Je donnerais 3 étapes importantes dans le développement de Jamunmai:

  • La première est la vente par bouche à oreille, c’est à dire quand je faisais des vêtements pour des amis et pour des amis d’amis. Si les ventes fonctionnaient par bouche à oreille, c’est parce que ces vêtements répondaient à une demande.
  • La deuxième serait le moment où j’ai commencé à vendre dans une boutique. Celle-ci: Hla Day, m’a fait rentrer dans une phase de retail. Cette boutique a été ouverte par une expat pour mettre en valeur les vêtements fabriqués à partir de l’artisanat local, j’étais donc tout à fait dans le thème.
  • La troisième serait lorsque je suis devenu fournisseur de l’hôtel “Inle Heritage”, entrant donc du côté BtoB.

Tu t’es donc diversifié pour que le BtoB te soit accessible? 

“Oui, au début, l’hôtel m’achetait des vêtements pour les revendre dans sa boutique. Ce qui se justifiait bien, car une partie de ma collection est fabriquée à côté de Inle. Puis de fil en aiguille, l’hôtel m’a demandé de lui fabriquer des peignoirs et un uniforme, puis de créer des vêtements spécifiques pour lui. J’ai notamment créé des vêtements avec des chats car l’hôtel est connu pour ceux de l’île où il se trouve. D’autre part, cette collaboration me permet de devenir un prestataire de service, ce qui facilite les choses au niveau administratif. La licence à acheter pour être prestataire de service est beaucoup moins chère que celle que doit avoir un retailer.”

Le contexte économique et social du pays a-t-il été un moteur pour ta marque?

En Birmanie, la mode est quasiment inexistante. Seulement quelques marques mondiales vendent leurs articles ici, mais il s’agit de fin de série vieilles de quelques années. D’autre part, les Birmans n’ont pas forcément les moyens d’acheter de la marque. Dans ce contexte là, une marque s’inspirant des couleurs et des motifs Birmans, en restant dans les standards de la mode internationale manquait cruellement aux expats et aux touristes. 

Quelles sont les perspectives d’évolution de ta marque ?

Actuellement je prépare mon départ de la Birmanie. Contrairement à il y a 4 ans, je prends le temps de pérenniser mon action sur place. J’espère que ma marque survivra. Pour cela, je développe une autre marque qui regroupera toutes mes activités en lien avec l’hôtellerie, et le prêt à porter “de base”. J’amènerai avec moi Jamunmai qui sera ma marque de mode un peu plus “pointu”, Jamunmai est le fruit de ma créativité.

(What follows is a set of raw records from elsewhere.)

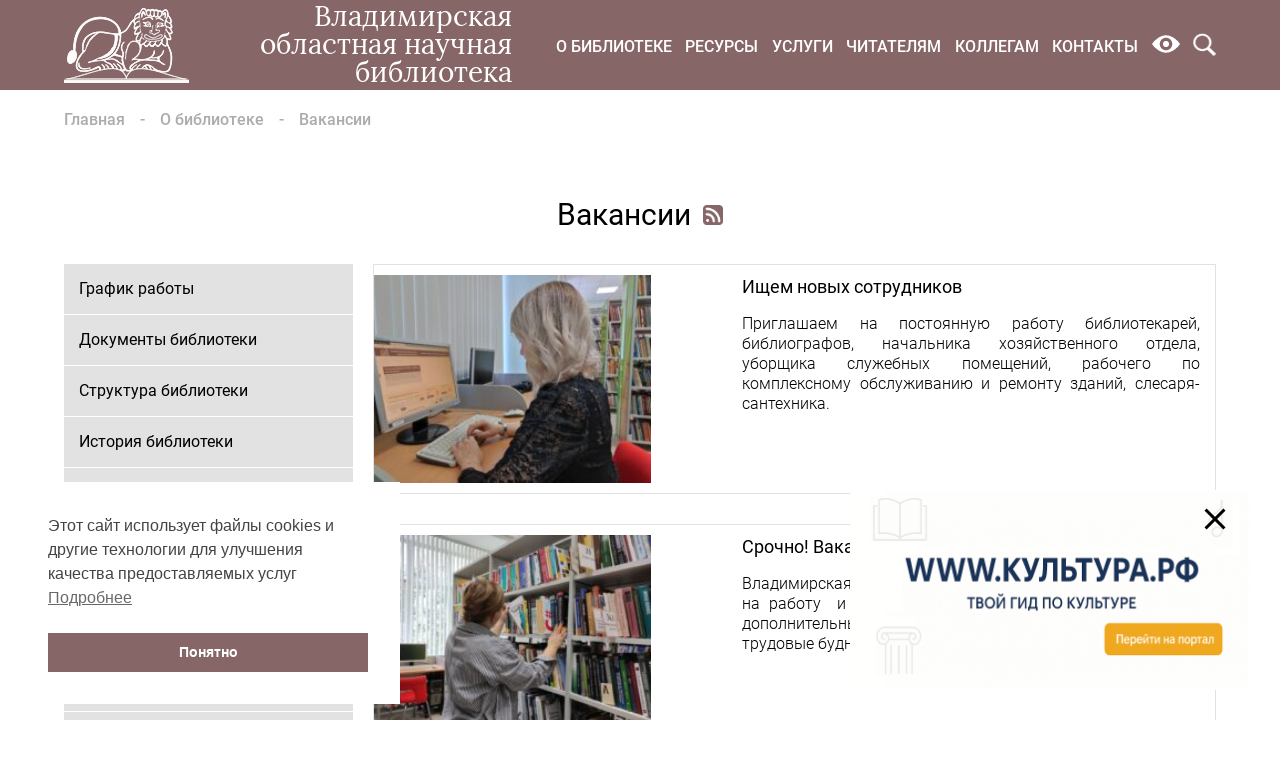

--- FILE ---
content_type: application/javascript
request_url: https://library.vladimir.ru/wp-content/themes/library/assets/js/script.min.js?ver=1631791280
body_size: 1303
content:
jQuery(document).ready(function(i){new Swiper(".home_slider .swiper-container",{navigation:{nextEl:".home_slider_arrow_next",prevEl:".home_slider_arrow_prev"},pagination:{el:".home_slider_pagination",clickable:!0,bulletClass:"home_slider_bullet",bulletActiveClass:"home_slider_bullet_active"},loop:!0,preloadImages:!1,lazy:{loadOnTransitionStart:!0},autoplay:!0}),new Swiper(".news-common-slider-container",{loop:!1,slidesPerView:1,autoplay:!0,preloadImages:!1,navigation:{nextEl:".news-common-button-next",prevEl:".news-common-button-prev"},lazy:{loadOnTransitionStart:!0},breakpoints:{640:{slidesPerView:2,spaceBetween:10},1024:{slidesPerView:3},1280:{slidesPerView:4,spaceBetween:15}}});i(".news_wrap_block_button_more").on("click",function(){i(this).hasClass("show")?(i(".news_wrap_hidden").slideDown(),i(this).addClass("hide").removeClass("show").text("Скрыть")):(i(".news_wrap_hidden").slideUp(),i(this).addClass("show").removeClass("hide").text("Показать ещё"))});new Swiper(".project .swiper-container",{navigation:{nextEl:".project_arrow_next",prevEl:".project_arrow_prev"},loop:!0,breakpoints:{1024:{slidesPerView:2},1280:{spaceBetween:15,slidesPerView:3}},preloadImages:!1,lazy:{loadOnTransitionStart:!0,loadPrevNextAmount:3},watchSlidesVisibility:!0,loopedSlides:0});i(".js-tabs_items").each(function(e,s){i(s).find(" .js-tabs_item:first").addClass("active"),i(s).find(" .js-tabs_item_content:first").addClass("active"),i(this).find(".js-mobile_tabs_items").text(i(this).find(".js-tabs_item.active").text())}),i(".js-tabs_item").on("click",function(){var e=i(this).index();i(this).addClass("active").siblings().removeClass("active"),i(this).closest(".js-tabs_items").find(".js-mobile_tabs_items").text(i(this).closest(".js-tabs_items").find(".js-tabs_item.active").text()),i(this).closest(".js-tabs_items").find(".js-tabs_item_content:eq("+e+")").addClass("active").siblings().removeClass("active")}),i(".js-mobile_tabs_items").on("click",function(){i(this).closest(".js-tabs_items").find(".js-tabs_slide_items").slideToggle()});new Swiper(".banners-slider-container",{navigation:{nextEl:".banners_arrow_next",prevEl:".banners_arrow_prev"},slidesPerView:1,slidesPerGroup:1,loop:!0,breakpoints:{430:{slidesPerView:1,slidesPerGroup:1},600:{slidesPerView:2,slidesPerGroup:2},700:{slidesPerView:3,slidesPerGroup:3},915:{slidesPerView:4,slidesPerGroup:4},1250:{slidesPerView:5,slidesPerGroup:5,spaceBetween:10}},preloadImages:!1,lazy:{loadOnTransitionStart:!0,loadPrevNextAmount:6},watchSlidesVisibility:!0,loopedSlides:0});i(".js-menu_item_search").on("click",function(){i(".js-menu_search").animate({"margin-top":"-32px"},{complete:function(){i(".search_site_input").focus()}})}),i(".js-menu_item_search__mobile").on("click",function(){i(".js-mobile_menu").animate({"margin-top":"-32px"})}),i(".js-search_button_close").on("click",function(){(i(window).width()<578?i(".js-mobile_menu"):i(".js-menu_search")).animate({"margin-top":"5px"})}),i(".js-mobile_menu__btn").on("click",function(){i(".js-mobile_menu__toggle").slideToggle()}),i(window).on("resize",function(){850<i(window).width()?i(".js-tabs_slide_items").css({display:"flex"}):i(".js-tabs_slide_items").css({display:"none"})}),i(window).on("load resize",function(){i(window).width()<578?(i(".js-nav").append(i(".js-nav_wrap > .js-mobile_menu__toggle")),i(".js-mobile_menu__toggle").css({display:"none"})):(i(".js-mobile_menu").after(i(".js-nav > .js-mobile_menu__toggle")),i(".js-mobile_menu__toggle").css({display:"flex"}))});var s=i(".js-scroll-up");s.on("click",function(e){var s=2e3<i(window).scrollTop()/2?2e3:i(window).scrollTop()/2;e.preventDefault(),i("body, html").animate({scrollTop:0},s)}),100<i(window).scrollTop()&&s.css({opacity:1}),i(window).scroll(function(e){100<i(window).scrollTop()?s.stop().animate({opacity:1}):s.stop().animate({opacity:0})}),setTimeout(function(){i('iframe[title="chat widget"]').css({right:"50px"})},1e3),i("#online-library-search").on("submit",function(e){var s=i("input.search_string");if(s&&s.val&&!s.val().trim())return e.preventDefault(),!1})});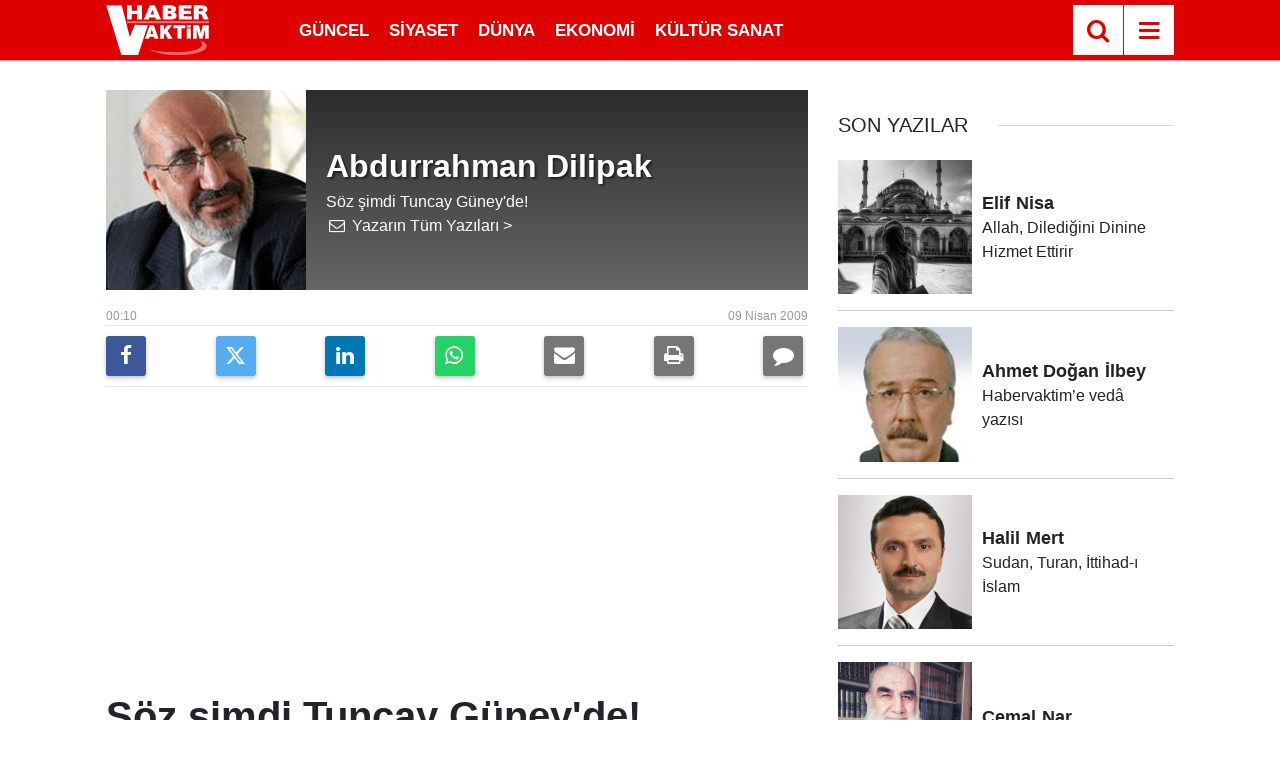

--- FILE ---
content_type: text/html; charset=utf-8
request_url: https://www.google.com/recaptcha/api2/aframe
body_size: 259
content:
<!DOCTYPE HTML><html><head><meta http-equiv="content-type" content="text/html; charset=UTF-8"></head><body><script nonce="UBRBofYvMTawDnYy1Ke4Vw">/** Anti-fraud and anti-abuse applications only. See google.com/recaptcha */ try{var clients={'sodar':'https://pagead2.googlesyndication.com/pagead/sodar?'};window.addEventListener("message",function(a){try{if(a.source===window.parent){var b=JSON.parse(a.data);var c=clients[b['id']];if(c){var d=document.createElement('img');d.src=c+b['params']+'&rc='+(localStorage.getItem("rc::a")?sessionStorage.getItem("rc::b"):"");window.document.body.appendChild(d);sessionStorage.setItem("rc::e",parseInt(sessionStorage.getItem("rc::e")||0)+1);localStorage.setItem("rc::h",'1769051689130');}}}catch(b){}});window.parent.postMessage("_grecaptcha_ready", "*");}catch(b){}</script></body></html>

--- FILE ---
content_type: image/svg+xml
request_url: https://www.habervaktim.com/d/assets/logo-dark.svg
body_size: 821
content:
<svg version="1.2" xmlns="http://www.w3.org/2000/svg" viewBox="0 0 255 124" width="255" height="124"><style>.a{fill:#fff; fill-opacity: 0.4;}.b{fill:#fff}.c{fill:#fff; fill-opacity: 0.4;}.d{fill:#fff; fill-opacity: 0.8;}</style>
<path class="a" d="m105 109.7c0 0 21 13.6 67 14.3 80.7 0.1 92.4-25.6 61.3-35.1 22.1 25.6-52 28.3-52 28.3-59.1-0.5-76.3-7.5-76.3-7.5z"/>
<path fill-rule="evenodd" class="b" d="m88.8 0.8v35.2h-12.1v-13.8h-12.8v13.8h-12.1v-35.2h12.1v13.3h12.8v-13.3zm32.7 30h-13.9l-1.9 5.2h-12.3l14.8-35.2h12.7l14.9 35.2h-12.4zm-2.7-7.5l-4.2-11.6-4.2 11.6zm55.5 2.8c0 7.9-6.3 9.9-15.2 9.9h-18.8v-35.2h18.3c8.5 0 14.6 2 14.6 9.5 0 3.7-1.4 6.5-5.9 7.9 5.4 1.3 7 4.1 7 7.9zm-21.9-17.4v5.7h4.4c3.5 0 4.4-0.8 4.4-2.8 0-2.4-1.4-2.9-4.4-2.9zm9.7 16.1c0-2.6-1.7-3.2-5.2-3.2h-4.5v6.6h4.5c4.1 0 5.2-1.4 5.2-3.4zm49.5 3.1v8.1h-31.6v-35.2h31v8.1h-18.8v5.1h18v8.1h-18v5.8zm42.1 8.1h-12.8l-4-10.6c-0.9-2.3-1.9-2.8-4.9-2.8h-3v13.4h-12.2v-35.2h17.6c12.7 0 16.1 4.1 16.1 9.8 0 5.1-2.6 7.6-7.2 8.7 2.8 0.9 4.5 2.9 6.1 6.7zm-24.8-27.1v6.3h5.3c3.9 0 4.9-1.2 4.9-3.2 0-2.5-1.7-3.1-4.9-3.1z"/>
<path fill-rule="evenodd" class="b" d="m120.3 84h9.9l-11.9-33.9h-10.2l-11.9 33.9h9.9l1.5-5h11.2zm-10.5-12.2l3.4-11.2 3.4 11.2zm42.5 12.2h12.7l-12.9-20.1 11.9-13.8h-12.7l-7.8 10.9v-10.9h-9.7v33.9h9.7v-10.3l2.4-2.8zm43.8-33.9h-29.2v7.8h9.7v26.1h9.8v-26.1h9.7zm3.6 33.9h9.7l0.1-26h-9.9zm54.5-34h-14.9l-4.8 20.3-4.9-20.3h-14.8v34h9.7v-22.7l6.1 22.7h7.8l6.1-22.7v22.7h9.7z"/>
<path class="b" d="m71.3 49.2l-12.5 30.4-19.7-78.5h-38.4l37.2 122.9h41.6l23.8-73.8z"/>
<path class="d" d="m52 41h203v2h-203z"/>
<path class="c" d="m52 43h203v2h-203z"/>
<path class="b" d="m199.6 50v6h9.9v-6"/></svg>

Où vas-tu, quels sont tes prochains projets?

Yangon est une ville pleine d’opportunité et j’ai beaucoup aimé mes 4 ans sur place. Avec la séparation de mes marques, je cherche une ville plus centrale pour la mode, je pense notamment à Bangkok. Je pense en effet pouvoir accélérer ma créativité dans un terreau plus propice à la mode. D’autre part, j’aimerais vraiment exporter le concept de ce qu’est aujourd’hui Jamunmai dans d’autres pays, d’autres villes, afin de mettre en avant d’autres savoir-faire artisanaux. 

Au niveau des chiffres où en est ta marque Jamunmai?

Aujourd’hui Jamunmai est une marque qui commercialise environ 4000 vêtements par an ce qui représente un chiffre d’affaire approximatif de 12 000$. Le challenge est de pérenniser ce CA après mon départ du Myanmar, je ne serai de toutes façons jamais loin de Yangon.

Un conseil pour un jeune entrepreneur qui souhaite venir s’installer au Myanmar?

Etre patient, je pense que c’est vraiment le conseil le plus important. Il n’est vraiment pas évident de travailler avec les Birmans en ayant des standards européens. La patience est donc une qualité primordiale à avoir pour s’adapter à la culture et ne pas imposer des standards qui ne sont pas ceux qu’ont les Birmans.